If I could put my hands on the Advent and Christmas sermons I preached in my first 20 years as a pastor, I suspect that at least half of those would have decried the way that consumerism and a culture of distraction threatened our focus on what should really matters to us as Christians.
Poet Ann Weems captures those intentions in her poem “This Year Will Be Different”.1 She writes – “Who among us does not have dreams that this year will be different? … Who among us intends to get caught up in tearing around and wearing down? … Who among us does not long for: gifts that give love? Long evenings by the fireside with those we love?” (71)
Friends, this is going to be a Christmas unlike any we have known. In part, it is the quieter, stay-at-home version we have longed for through all the years when we pushed ourselves to exhaustion to get everything done just right before Christmas. We have been yearning for a year like this as we once prayed for snow days when we were children.
But in so many other ways, this year’s Christmas is a huge disappointment, a pill that is hard to swallow.
This year, we will not gather in crowded sanctuaries to sing familiar carols. We will try hard to offer one of the best sermons ever but somehow those fall flat when preached to a screen in a bare, empty space. We will not travel long miles to be with one family on Christmas morning and another later in the day. We will not open our doors to dozens of friends to share a glad toast to a new year. The list of those we have lost in this year will be long; long as the list of customs that we have needed to set aside to stay safe in our congregations as this vicious virus continues to spread.

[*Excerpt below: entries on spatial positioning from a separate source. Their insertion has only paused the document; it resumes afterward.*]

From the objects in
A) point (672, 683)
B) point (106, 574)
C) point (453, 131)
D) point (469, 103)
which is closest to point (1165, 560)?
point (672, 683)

Looking beyond ourselves, we know that all is not right in our world. All charts are askew; charts for unemployment and adequate housing; racial justice and equity in wealth and in health. The world around us is not only hushed and quiet; it is off kilter and ripe for disaster. And the world within us makes us wonder how we will ever find the stamina to stay brave and safe for the months that are yet to come.
On my visit to the Wartburg Castle, for whatever reason, the tour party behind me paused as I moved on ahead. That gave me an opportunity all by myself to look out the window by Luther’s room, to gaze across the treetops where he once studied the same horizon. “The Gospel is not so much a miracle as a marvel,” Luther is to have said.2 And the marvel is that God comes to us; comes as a baby, born in Bethlehem, two thousand years ago.
My most “liked” Facebook post each year, is a prayer my brother Tim Lull wrote, which I annually post on Christmas Eve. We have some weeks yet to go to get to Christmas but hear this prayer today at the start of Advent, as a reminder of who God is and how God is present even in this odd, pandemic year. Present with you. Present with all of us. Present in our weary world.
“Gracious and merciful God; on this day, when Advent is ending and little more can be done by human preparation, I commit to you all my incomplete tasks, my unfulfilled hopes, and my unprepared heart. Lift them from me and give me in exchange peace and serenity to accept the gift of your Word and to hear anew tonight the gospel of the birth of your Son, Jesus Christ our Lord. Amen.”3
Yes, friends, amen and amen to the living gift of God-with-us and God-for-us. AMEN.